TASK ITEM. Every line with the string "cancer" should be copied from the data.

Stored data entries
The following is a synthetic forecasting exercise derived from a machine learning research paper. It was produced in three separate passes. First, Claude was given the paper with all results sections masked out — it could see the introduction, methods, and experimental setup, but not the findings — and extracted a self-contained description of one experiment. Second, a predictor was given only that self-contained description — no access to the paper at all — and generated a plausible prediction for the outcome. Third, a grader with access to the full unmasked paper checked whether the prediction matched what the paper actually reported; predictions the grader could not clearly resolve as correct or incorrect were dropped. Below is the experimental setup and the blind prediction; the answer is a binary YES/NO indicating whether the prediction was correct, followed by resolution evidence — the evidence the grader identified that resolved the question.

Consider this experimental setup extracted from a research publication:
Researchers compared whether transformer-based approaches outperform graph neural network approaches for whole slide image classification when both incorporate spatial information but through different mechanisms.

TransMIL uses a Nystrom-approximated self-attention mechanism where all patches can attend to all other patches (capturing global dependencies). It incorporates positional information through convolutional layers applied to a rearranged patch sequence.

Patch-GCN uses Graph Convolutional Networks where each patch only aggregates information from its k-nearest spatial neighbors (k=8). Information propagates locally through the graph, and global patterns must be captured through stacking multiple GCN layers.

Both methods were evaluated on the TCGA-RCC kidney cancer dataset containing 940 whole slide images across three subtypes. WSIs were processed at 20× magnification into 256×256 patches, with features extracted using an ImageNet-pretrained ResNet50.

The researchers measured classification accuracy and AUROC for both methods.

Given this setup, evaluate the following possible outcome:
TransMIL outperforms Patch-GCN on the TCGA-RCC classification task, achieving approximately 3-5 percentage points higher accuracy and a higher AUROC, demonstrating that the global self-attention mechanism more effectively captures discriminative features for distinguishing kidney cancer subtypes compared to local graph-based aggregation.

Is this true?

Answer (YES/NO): NO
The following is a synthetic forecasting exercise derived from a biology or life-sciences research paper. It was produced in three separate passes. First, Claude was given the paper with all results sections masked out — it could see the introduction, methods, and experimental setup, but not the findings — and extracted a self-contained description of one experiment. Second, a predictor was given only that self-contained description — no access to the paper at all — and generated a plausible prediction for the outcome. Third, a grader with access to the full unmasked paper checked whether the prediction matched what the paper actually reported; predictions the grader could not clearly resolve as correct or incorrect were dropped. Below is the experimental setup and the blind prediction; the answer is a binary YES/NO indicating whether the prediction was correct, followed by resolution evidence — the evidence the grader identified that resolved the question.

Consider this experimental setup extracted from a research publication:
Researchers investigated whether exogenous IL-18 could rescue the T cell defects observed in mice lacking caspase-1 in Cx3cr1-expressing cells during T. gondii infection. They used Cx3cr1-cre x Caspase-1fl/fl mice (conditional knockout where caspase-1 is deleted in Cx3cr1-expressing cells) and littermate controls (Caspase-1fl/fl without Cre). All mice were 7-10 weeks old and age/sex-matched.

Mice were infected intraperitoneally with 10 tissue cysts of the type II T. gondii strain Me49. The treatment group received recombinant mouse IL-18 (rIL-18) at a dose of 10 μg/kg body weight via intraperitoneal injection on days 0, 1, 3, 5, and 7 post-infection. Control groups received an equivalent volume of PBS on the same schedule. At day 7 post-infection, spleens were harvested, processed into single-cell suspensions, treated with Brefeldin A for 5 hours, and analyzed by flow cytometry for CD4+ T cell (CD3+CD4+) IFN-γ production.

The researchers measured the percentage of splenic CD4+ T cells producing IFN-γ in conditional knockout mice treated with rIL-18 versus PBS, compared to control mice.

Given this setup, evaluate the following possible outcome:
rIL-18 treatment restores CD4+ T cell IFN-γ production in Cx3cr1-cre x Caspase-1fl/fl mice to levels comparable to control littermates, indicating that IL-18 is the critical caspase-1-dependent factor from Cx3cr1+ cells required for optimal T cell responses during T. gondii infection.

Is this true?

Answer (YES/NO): YES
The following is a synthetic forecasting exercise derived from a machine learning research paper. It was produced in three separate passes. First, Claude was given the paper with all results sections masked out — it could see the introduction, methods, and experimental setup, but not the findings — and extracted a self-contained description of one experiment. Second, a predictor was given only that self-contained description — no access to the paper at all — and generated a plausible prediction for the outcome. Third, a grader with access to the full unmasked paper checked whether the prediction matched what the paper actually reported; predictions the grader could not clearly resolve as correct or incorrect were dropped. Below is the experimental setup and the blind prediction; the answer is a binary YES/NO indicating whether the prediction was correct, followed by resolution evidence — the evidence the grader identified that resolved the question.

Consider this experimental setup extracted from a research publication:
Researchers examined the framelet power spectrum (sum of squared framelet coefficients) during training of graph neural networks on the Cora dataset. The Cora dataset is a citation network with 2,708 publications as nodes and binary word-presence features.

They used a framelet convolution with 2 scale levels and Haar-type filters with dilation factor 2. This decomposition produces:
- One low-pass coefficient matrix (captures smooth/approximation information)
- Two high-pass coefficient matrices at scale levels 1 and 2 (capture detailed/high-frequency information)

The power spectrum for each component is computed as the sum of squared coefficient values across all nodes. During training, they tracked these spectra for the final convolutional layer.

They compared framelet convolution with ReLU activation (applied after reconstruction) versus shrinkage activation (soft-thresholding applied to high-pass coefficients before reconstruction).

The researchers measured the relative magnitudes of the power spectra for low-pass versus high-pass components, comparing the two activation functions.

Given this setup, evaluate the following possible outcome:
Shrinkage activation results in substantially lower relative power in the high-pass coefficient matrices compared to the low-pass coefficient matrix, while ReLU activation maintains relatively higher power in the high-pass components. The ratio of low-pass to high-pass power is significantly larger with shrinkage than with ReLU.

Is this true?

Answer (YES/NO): YES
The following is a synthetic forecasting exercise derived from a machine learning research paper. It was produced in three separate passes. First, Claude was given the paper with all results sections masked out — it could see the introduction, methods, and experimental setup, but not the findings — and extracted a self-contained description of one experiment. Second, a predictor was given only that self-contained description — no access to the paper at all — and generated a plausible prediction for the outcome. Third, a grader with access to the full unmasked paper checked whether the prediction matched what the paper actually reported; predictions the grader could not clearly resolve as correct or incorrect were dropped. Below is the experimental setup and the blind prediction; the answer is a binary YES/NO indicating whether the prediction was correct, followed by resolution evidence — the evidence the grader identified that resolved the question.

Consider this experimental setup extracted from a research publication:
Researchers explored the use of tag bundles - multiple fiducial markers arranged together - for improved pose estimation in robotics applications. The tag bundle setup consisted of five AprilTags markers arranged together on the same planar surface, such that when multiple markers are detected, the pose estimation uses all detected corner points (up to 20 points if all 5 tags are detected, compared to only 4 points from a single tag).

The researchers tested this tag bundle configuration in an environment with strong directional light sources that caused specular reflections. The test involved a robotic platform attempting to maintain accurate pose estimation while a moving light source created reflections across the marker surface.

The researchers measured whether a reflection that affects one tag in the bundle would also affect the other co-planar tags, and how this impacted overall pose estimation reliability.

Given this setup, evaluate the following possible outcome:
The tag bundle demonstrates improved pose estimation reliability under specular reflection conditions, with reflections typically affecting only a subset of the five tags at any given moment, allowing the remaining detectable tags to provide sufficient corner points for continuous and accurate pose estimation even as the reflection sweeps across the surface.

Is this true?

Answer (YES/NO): NO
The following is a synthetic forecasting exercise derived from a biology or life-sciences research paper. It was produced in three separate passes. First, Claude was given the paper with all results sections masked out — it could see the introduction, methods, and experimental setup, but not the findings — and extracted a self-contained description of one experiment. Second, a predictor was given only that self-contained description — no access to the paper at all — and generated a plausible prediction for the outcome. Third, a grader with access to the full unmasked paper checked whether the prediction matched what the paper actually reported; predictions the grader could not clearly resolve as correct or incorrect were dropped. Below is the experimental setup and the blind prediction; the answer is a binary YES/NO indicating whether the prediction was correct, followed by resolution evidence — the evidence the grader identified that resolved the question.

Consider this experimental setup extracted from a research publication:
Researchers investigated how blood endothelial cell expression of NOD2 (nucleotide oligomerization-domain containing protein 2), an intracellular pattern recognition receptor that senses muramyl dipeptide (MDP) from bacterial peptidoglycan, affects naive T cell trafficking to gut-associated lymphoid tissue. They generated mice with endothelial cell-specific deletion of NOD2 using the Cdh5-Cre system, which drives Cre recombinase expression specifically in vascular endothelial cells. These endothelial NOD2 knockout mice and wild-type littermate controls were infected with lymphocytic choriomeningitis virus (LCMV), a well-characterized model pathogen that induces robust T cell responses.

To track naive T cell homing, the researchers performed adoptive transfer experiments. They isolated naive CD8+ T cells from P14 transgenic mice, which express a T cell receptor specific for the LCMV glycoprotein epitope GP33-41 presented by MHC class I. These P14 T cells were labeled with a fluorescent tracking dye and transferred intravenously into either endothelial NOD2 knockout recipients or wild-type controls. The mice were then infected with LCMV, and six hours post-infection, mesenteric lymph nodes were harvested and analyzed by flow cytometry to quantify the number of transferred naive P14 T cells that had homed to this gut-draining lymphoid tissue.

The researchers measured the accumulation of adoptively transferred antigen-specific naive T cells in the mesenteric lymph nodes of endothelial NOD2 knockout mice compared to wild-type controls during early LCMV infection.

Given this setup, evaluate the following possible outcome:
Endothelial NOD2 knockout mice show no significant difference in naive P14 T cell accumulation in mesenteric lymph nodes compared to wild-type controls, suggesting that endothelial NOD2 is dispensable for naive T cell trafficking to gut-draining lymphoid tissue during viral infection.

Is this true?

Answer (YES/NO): NO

OUTPUT OF THE TASK.
Both methods were evaluated on the TCGA-RCC kidney cancer dataset containing 940 whole slide images across three subtypes. WSIs were processed at 20× magnification into 256×256 patches, with features extracted using an ImageNet-pretrained ResNet50.
TransMIL outperforms Patch-GCN on the TCGA-RCC classification task, achieving approximately 3-5 percentage points higher accuracy and a higher AUROC, demonstrating that the global self-attention mechanism more effectively captures discriminative features for distinguishing kidney cancer subtypes compared to local graph-based aggregation.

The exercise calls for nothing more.